Nos meus tempos de escola era praxe: dia de aniversário era dia da famosa ovada na porta da escola. Como o cerco ao aniversariante acontecia do portão para fora, as lideranças escolares faziam vistas grossas àquela situação – muitas vezes constrangedora ao aniversariante. É certo que a cultura da ovada não era exclusiva da minha escola. Tão certo como saber que todos ali levavam aprendizados ou traumas daquele presente, a ponto de criarem seus próprios códigos de regulação e entretenimento, também era propício faltar no dia do próprio aniversário para que os valentões almoçassem omelete naquele dia.
Dessa cena o leitor pode se perguntar: mas isso não depende da escola para acontecer! As crianças e os jovens se encontram nas pracinhas do bairro, no salão da igreja, nos clubes e campinhos de futebol da rua. A escola não é e nunca foi o único espaço de convivência desses alunos. É só mais um ambiente em que esses indivíduos circulam ao longo da vida. Aqui está o ponto: se a escola é o espaço da convivência, antes disso, ela também é o espaço da aprendizagem formal. É compromisso dela se apropriar dos contextos, observar os códigos estabelecidos pelos grupos de alunos para transformar, sempre que possível, os conflitos, as picuinhas, as cenas de ciúme, os choros e as brigas em problematizações e em intervenção pedagógica.
A formação do indivíduo acontece e perpassa diariamente pelas histórias que ele vivencia dentro e fora da escola. Quando os pares se encontram nesse espaço de convivência, a instituição precisa ser também o ambiente de conciliação e formação humana. Isso em nada depende de ser uma escola reguladora e cheia de regras. Pelo contrário, uma instituição que coloca o aluno no centro é aquela que desperta o papel individual para a existência de um todo mais harmonioso. Isso se faz a partir de comitês e grêmios estudantis, em que cada vez mais os alunos entendem as razões e os benefícios reais da empatia.

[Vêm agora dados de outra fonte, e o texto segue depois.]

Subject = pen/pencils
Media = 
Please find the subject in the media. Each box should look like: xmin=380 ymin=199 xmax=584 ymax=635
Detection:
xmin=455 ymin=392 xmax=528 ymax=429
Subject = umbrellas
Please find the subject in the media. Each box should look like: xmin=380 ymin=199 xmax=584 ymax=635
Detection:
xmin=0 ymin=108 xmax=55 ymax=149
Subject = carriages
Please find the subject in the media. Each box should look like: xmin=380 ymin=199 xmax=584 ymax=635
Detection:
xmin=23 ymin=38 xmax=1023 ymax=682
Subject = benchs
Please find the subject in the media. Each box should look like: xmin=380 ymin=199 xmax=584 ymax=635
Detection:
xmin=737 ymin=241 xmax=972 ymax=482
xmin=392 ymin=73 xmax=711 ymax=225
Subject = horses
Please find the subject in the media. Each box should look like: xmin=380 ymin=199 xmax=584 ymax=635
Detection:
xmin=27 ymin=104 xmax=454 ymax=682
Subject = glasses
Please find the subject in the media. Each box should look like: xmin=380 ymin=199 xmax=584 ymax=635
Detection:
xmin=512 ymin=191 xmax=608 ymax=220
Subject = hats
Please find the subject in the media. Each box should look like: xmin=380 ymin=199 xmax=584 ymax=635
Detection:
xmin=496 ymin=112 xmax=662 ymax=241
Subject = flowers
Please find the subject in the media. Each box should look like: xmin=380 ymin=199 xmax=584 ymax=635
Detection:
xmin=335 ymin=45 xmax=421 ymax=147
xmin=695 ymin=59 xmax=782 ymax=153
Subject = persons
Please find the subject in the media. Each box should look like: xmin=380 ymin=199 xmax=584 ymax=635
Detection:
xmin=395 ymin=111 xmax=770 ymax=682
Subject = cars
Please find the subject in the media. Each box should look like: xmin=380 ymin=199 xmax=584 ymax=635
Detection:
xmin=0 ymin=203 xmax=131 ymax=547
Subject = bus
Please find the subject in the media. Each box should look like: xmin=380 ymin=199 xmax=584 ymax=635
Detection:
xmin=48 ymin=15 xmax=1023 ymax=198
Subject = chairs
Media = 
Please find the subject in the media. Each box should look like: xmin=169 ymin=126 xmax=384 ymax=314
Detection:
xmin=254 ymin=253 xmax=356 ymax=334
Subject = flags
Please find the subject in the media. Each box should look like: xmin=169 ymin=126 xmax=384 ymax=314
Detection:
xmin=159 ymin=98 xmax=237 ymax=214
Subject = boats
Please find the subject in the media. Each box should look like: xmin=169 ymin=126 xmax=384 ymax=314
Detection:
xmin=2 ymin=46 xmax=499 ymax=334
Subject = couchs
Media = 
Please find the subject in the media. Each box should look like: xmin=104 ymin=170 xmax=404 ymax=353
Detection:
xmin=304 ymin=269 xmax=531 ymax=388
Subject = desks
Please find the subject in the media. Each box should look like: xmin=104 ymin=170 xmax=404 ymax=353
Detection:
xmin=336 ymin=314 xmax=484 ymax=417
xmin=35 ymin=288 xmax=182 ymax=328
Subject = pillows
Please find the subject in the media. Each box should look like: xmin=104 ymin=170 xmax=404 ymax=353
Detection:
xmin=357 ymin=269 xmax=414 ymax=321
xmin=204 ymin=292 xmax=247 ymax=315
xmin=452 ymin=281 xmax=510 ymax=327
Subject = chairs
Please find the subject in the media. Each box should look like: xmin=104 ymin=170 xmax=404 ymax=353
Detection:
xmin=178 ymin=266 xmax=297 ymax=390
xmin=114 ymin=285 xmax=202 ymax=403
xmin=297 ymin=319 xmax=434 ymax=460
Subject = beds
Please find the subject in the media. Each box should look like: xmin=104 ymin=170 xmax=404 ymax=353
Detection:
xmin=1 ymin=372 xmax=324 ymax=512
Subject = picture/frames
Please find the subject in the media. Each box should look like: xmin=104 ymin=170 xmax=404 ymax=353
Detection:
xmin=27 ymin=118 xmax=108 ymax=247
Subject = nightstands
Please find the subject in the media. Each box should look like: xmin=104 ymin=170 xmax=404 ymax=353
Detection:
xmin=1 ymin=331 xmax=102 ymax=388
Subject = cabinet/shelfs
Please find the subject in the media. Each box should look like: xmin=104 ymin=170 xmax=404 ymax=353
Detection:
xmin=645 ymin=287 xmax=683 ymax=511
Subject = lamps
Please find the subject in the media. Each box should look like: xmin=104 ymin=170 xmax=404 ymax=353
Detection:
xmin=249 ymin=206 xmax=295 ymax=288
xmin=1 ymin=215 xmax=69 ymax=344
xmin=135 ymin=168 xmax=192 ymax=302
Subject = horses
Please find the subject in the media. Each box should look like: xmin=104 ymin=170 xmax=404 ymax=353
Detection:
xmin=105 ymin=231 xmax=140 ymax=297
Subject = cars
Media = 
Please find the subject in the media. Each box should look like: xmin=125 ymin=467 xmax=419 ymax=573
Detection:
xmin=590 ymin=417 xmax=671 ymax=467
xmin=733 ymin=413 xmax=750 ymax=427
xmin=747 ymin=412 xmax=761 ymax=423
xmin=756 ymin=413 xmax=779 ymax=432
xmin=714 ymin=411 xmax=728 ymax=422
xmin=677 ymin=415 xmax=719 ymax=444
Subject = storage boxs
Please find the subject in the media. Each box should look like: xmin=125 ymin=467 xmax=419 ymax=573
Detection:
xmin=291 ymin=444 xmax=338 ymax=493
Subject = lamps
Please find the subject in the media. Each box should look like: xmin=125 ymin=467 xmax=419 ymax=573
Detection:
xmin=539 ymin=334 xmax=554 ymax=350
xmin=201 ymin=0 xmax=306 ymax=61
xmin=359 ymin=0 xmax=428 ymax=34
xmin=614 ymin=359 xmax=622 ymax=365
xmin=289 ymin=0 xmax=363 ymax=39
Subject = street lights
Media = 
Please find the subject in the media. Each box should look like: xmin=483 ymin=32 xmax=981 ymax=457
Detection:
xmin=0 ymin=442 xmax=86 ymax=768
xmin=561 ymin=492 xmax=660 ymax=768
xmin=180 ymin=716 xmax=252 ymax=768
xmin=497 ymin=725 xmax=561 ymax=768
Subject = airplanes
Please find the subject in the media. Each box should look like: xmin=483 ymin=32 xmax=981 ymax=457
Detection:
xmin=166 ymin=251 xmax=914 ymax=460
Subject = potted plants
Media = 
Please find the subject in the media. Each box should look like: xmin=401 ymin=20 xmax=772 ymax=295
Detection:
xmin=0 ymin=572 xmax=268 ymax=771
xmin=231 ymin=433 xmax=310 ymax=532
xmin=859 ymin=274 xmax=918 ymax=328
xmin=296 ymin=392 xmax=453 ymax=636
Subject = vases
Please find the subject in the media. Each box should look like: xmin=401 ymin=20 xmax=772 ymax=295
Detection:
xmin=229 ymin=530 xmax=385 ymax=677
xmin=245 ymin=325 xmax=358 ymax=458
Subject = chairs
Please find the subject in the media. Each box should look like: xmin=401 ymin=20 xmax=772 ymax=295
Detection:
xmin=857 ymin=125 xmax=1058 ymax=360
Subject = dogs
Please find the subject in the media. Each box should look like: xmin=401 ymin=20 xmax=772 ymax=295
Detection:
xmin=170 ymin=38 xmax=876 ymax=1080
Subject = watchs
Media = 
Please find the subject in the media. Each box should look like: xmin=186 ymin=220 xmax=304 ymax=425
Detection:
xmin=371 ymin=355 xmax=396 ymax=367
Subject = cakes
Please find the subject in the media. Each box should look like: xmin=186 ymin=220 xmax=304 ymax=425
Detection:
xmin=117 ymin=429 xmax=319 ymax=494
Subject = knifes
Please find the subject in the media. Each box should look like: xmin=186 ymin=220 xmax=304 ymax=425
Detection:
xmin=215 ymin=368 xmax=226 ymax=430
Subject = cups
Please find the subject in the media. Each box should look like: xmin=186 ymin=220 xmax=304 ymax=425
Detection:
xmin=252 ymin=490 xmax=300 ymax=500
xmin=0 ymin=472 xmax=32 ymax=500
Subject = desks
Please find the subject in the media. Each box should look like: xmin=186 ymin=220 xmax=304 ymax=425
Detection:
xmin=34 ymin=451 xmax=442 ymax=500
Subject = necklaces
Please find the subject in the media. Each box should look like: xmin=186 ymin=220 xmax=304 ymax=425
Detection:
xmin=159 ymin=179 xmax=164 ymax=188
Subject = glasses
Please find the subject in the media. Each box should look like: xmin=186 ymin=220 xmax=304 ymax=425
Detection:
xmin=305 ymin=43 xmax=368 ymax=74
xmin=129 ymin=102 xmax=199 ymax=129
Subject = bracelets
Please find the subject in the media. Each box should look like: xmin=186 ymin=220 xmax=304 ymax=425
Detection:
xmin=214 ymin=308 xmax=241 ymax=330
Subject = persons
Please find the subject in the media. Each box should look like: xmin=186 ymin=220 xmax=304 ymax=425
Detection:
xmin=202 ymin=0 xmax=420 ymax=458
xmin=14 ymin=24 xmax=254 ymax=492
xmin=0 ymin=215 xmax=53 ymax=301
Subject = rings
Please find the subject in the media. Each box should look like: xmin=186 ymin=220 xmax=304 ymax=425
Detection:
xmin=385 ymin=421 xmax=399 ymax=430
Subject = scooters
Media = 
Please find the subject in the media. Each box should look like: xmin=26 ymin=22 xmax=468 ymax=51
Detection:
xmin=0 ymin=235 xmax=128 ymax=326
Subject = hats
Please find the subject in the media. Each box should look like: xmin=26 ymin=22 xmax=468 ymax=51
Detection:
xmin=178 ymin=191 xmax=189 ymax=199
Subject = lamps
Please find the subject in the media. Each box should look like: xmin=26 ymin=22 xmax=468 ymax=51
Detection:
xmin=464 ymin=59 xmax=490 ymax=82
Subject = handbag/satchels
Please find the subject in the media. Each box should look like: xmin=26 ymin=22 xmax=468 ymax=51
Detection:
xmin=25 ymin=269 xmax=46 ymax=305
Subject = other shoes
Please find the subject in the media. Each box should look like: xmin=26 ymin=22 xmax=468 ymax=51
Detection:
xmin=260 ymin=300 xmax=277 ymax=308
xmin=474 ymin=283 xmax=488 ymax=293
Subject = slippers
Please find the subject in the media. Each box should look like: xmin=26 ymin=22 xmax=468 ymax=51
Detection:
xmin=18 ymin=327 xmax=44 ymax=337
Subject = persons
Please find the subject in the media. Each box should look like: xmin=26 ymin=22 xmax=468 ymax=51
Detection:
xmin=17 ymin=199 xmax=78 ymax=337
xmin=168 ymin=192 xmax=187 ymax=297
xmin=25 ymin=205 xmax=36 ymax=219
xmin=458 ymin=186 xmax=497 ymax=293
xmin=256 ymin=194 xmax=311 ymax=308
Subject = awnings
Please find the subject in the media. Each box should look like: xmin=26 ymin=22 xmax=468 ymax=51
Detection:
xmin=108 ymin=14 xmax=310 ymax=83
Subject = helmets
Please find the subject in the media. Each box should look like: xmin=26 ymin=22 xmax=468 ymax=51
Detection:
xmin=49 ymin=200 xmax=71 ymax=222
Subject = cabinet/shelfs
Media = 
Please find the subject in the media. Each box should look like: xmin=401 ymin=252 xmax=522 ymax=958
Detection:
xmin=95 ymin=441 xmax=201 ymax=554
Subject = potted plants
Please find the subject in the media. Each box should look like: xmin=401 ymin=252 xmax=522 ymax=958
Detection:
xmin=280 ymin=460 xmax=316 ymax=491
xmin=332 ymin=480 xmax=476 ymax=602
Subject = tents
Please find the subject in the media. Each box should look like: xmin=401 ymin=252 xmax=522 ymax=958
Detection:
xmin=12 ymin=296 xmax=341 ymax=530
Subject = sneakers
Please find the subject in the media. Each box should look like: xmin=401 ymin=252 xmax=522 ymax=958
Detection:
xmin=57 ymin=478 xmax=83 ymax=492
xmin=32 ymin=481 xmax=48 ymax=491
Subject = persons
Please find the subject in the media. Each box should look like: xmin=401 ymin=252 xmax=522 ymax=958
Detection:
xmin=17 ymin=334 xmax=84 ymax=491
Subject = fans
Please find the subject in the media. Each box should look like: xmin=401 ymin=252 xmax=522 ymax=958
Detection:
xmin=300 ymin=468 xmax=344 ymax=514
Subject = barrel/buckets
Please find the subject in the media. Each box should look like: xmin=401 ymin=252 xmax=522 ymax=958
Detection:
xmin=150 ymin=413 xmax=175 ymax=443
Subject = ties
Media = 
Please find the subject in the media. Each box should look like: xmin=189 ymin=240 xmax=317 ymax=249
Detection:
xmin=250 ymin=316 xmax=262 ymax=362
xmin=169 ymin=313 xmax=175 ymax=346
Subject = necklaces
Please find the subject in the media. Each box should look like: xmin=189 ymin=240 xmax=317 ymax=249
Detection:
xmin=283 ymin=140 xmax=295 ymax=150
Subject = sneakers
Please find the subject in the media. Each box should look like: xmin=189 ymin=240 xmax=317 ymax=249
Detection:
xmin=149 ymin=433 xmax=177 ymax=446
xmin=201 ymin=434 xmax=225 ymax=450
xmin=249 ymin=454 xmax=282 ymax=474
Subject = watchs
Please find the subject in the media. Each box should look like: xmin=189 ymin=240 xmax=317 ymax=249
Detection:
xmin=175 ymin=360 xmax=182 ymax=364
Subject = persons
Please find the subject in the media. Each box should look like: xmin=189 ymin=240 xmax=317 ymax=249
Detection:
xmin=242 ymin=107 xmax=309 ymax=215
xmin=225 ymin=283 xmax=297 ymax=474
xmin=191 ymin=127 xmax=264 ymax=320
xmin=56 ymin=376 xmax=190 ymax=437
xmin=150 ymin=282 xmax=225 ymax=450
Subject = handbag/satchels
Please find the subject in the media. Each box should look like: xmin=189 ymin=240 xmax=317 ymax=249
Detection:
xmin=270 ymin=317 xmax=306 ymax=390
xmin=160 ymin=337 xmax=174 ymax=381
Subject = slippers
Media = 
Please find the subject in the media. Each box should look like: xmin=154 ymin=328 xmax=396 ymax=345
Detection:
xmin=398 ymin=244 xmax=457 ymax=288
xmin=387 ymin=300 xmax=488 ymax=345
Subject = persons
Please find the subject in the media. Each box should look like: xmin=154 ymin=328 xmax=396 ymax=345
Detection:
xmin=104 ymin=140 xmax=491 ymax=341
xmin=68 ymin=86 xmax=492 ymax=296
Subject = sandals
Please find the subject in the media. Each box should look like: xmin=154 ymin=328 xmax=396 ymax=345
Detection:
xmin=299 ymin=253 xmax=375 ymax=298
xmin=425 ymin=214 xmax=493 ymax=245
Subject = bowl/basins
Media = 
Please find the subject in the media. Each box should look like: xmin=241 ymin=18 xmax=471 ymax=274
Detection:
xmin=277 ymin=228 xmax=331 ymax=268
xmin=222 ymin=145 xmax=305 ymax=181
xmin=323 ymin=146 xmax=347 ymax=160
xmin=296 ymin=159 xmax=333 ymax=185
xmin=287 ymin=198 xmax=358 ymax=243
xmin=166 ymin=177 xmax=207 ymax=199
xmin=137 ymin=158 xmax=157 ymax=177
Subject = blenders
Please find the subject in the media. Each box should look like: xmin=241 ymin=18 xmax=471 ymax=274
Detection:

O ensino a distância, com os ambientes digitais comandando o dia a dia das turmas, traz novos desafios para a convivência. Temos que entender as incubadoras sociais que cada escola representa e como é minimamente mais difícil organizar isso no ambiente estritamente digital. É hora de formar os alunos como verdadeiros cidadãos digitais, rompendo as barreiras entre o físico e o virtual. Todos nós sabemos como é complexo administrar questões de cyberbullying, que, muitas vezes, nos fogem aos olhos e ao controle. Mas não podemos nos burlar do que ocorre para além dos nossos muros. Eles não existem mais…
Que tal começar ouvindo o que nossos muros imaginários falam sobre nossa escola? Vamos quebrar mais essa barreira?